The story about the tower-builder, told by Jesus and
recorded by Luke, is given a perceptive reading by Andy Crouch in an article called
Learning from Fools, over at a newly-discovered (by me) site called
Culture Makers. The parable is usually used by preachers to urge their congregations to "consider the cost of discipleship." That never rang true to me (not to say, mind you, that discipleship is a
costless matter), and neither does it to Crouch.
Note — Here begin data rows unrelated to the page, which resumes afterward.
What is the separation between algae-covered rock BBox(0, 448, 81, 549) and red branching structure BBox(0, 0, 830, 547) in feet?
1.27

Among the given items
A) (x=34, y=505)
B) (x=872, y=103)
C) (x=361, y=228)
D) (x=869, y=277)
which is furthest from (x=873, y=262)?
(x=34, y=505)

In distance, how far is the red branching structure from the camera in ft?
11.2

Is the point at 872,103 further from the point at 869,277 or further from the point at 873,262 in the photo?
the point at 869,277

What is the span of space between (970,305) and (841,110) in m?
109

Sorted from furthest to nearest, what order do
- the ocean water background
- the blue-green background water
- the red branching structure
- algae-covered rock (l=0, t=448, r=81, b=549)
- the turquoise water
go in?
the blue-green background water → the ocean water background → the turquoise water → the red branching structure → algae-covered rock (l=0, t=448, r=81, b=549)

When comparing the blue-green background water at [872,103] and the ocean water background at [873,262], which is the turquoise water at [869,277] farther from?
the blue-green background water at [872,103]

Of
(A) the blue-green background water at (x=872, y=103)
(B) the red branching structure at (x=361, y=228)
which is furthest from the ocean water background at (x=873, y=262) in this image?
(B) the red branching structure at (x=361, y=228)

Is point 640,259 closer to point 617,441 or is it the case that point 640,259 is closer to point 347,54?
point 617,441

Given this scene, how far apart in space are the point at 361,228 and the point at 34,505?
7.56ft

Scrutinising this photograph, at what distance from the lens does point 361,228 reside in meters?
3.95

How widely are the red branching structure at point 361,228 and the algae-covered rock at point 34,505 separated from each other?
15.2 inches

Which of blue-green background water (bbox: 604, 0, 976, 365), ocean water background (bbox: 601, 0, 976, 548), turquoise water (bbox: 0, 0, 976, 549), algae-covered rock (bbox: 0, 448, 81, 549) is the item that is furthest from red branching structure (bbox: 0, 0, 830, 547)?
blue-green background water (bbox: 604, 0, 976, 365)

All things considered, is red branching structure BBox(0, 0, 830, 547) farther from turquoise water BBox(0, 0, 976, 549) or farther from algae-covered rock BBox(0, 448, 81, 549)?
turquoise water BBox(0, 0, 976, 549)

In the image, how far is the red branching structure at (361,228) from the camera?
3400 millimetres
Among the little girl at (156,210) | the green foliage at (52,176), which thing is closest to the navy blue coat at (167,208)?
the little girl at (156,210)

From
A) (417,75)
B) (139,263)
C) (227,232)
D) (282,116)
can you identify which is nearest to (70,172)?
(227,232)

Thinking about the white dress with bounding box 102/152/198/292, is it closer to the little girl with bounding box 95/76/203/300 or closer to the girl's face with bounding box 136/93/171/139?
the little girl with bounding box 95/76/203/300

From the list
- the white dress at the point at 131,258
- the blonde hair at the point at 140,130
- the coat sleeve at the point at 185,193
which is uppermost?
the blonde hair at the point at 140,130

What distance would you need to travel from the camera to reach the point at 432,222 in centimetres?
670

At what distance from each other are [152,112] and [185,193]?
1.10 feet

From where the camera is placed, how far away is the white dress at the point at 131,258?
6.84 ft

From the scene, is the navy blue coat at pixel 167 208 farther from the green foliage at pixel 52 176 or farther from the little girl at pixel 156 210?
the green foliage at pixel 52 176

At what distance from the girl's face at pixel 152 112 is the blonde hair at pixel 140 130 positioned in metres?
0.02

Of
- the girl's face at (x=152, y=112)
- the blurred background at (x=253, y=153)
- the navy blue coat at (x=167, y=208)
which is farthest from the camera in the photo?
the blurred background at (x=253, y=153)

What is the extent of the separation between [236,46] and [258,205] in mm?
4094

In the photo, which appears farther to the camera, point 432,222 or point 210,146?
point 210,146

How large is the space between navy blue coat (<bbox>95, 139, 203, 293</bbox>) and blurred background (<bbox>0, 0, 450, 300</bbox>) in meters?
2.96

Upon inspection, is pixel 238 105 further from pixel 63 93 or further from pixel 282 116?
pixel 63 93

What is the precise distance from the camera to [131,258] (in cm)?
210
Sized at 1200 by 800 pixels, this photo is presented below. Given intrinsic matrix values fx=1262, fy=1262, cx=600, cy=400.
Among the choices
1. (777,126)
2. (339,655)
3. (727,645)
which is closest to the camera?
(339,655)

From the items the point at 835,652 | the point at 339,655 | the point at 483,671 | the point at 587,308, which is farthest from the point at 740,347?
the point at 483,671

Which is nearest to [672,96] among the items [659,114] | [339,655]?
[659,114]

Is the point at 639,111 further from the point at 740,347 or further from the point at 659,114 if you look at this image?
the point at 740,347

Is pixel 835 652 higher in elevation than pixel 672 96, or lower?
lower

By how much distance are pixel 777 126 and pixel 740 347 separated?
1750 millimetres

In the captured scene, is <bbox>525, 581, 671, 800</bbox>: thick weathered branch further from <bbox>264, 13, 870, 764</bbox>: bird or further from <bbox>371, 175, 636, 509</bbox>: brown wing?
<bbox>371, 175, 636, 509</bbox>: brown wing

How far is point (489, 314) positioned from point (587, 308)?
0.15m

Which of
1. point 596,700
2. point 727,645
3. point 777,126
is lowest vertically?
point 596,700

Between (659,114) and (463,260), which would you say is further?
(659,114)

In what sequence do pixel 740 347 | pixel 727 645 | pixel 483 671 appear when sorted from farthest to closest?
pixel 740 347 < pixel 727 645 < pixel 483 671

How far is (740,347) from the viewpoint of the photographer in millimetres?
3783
Make no mistake. The tower builder and the king are not models of discipleship. When does Jesus ever speak of discipleship as if it were a construction project, carefully calculated and accounted for, or a war, in which we marshal our own forces and find them adequate for the battle? Biblical faith is the abandonment of our tower building, the surrender of our ambitions to foolishly fight our way to security. These two men are at risk of becoming fools in the full biblical sense—blinded by their prosperity and power to the most basic form of common sense, not to mention the ultimate reality of their dependence on God.
Crouch's reading is quietly brilliant. I can't help another lengthy excerpt:
So Jesus invites the crowds following him to sit down and count the cost—not of discipleship, but of non-discipleship. Non-discipleship means believing that we will be able to complete our insane Babel of self-provision; non-discipleship means blindly rushing into battle as enemies of God, having vastly overestimated our ability to prevail. Discipleship is the process of soberly counting our assets and coming to terms with their insufficiency to carry us through a life lived apart from God. It is not discipleship, in the end, that is costly—it is folly.
This is really a fine article and though I have quoted it rather extensively, it should be read from start to finish. Biblical encouragement at its best.